··· DATA FOR REVIEW

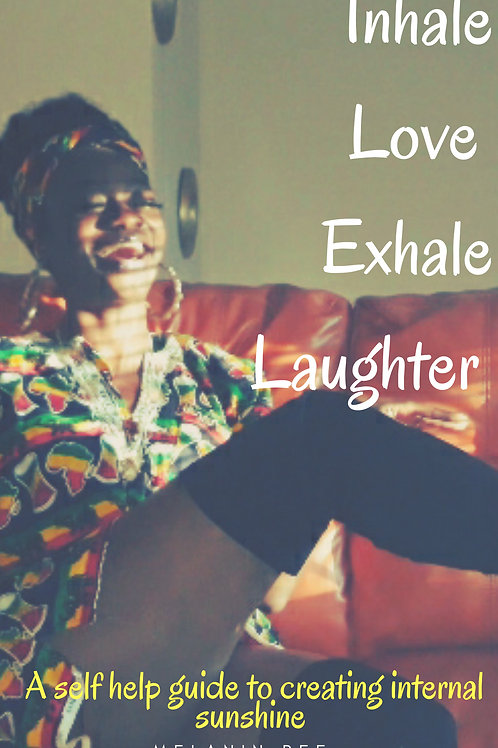 Inhale Love Exhale Laughter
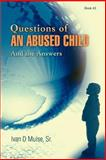 Questions of an Abused Child, Ivan Muise Sr, 0595380190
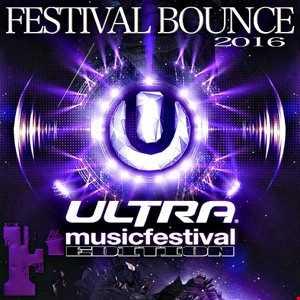 Festival Bounce 11 (Ultra 2016 Edition)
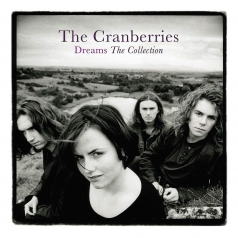 The Cranberries (Зе Кранберриес): Dreams: The Collection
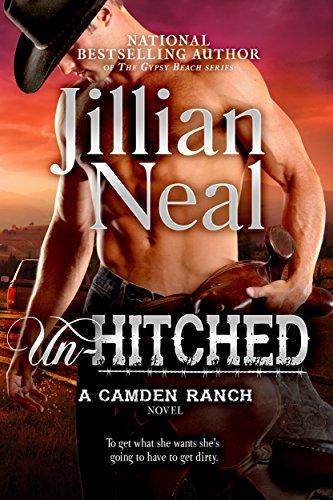 Un-Hitched: Camden Ranch book 4, runaway bride hot contemporary western romance series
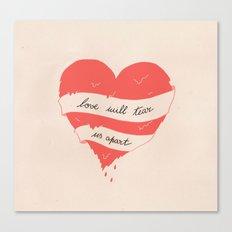 Love will tear us apart Canvas Print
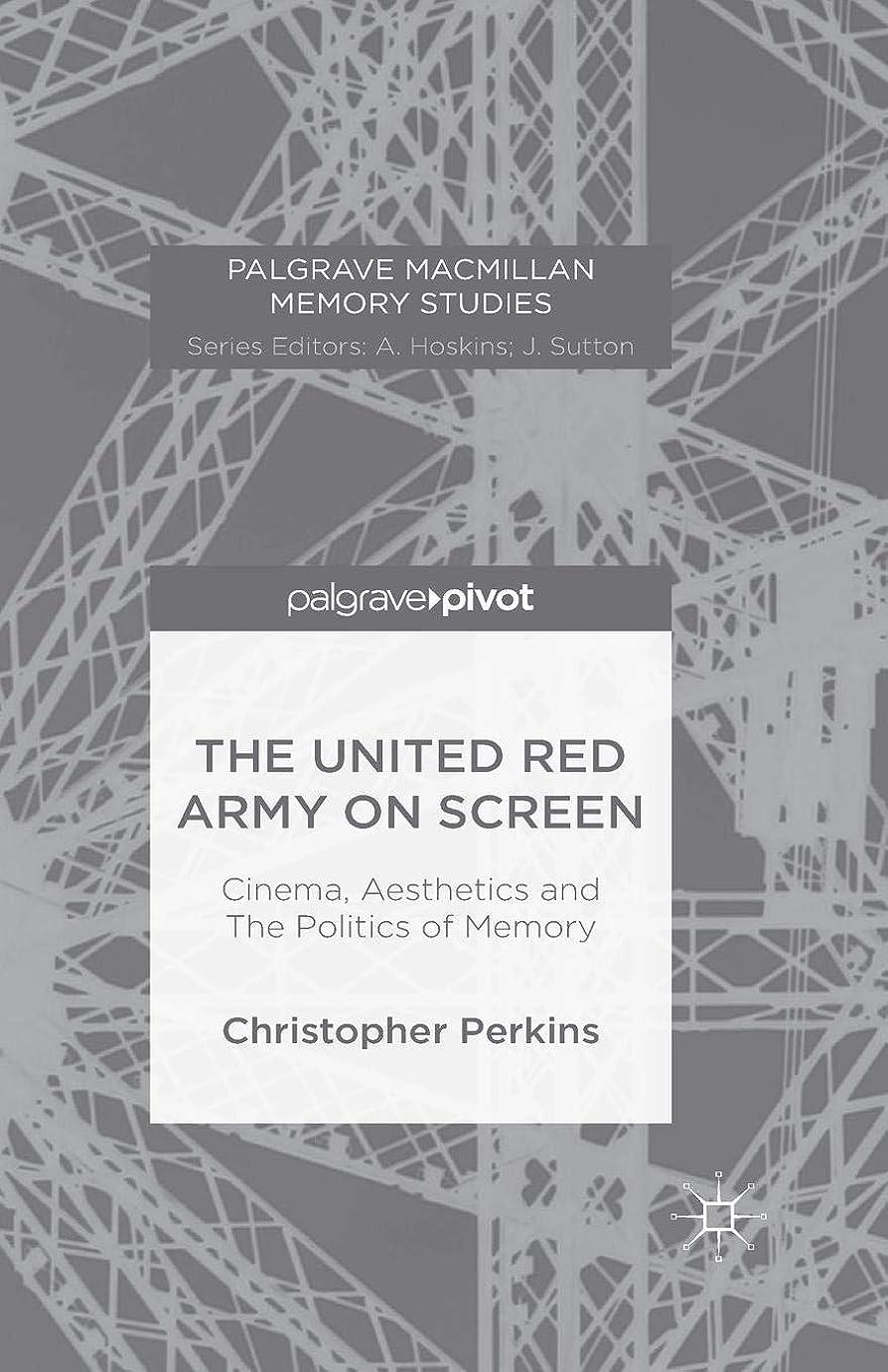 がっかりした猛烈な粘液The United Red Army on Screen: Cinema, Aesthetics and The Politics of Memory (Palgrave Macmillan Memory Studies)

······

The answer consists solely of the lines from the one holding "Festival Bounce 11 (Ultra 2016 Edition)" through the last line of the entries above, set down verbatim, without any pictures.

 Festival Bounce 11 (Ultra 2016 Edition)
 The Cranberries (Зе Кранберриес): Dreams: The Collection
 Un-Hitched: Camden Ranch book 4, runaway bride hot contemporary western romance series
 Love will tear us apart Canvas Print
 がっかりした猛烈な粘液The United Red Army on Screen: Cinema, Aesthetics and The Politics of Memory (Palgrave Macmillan Memory Studies)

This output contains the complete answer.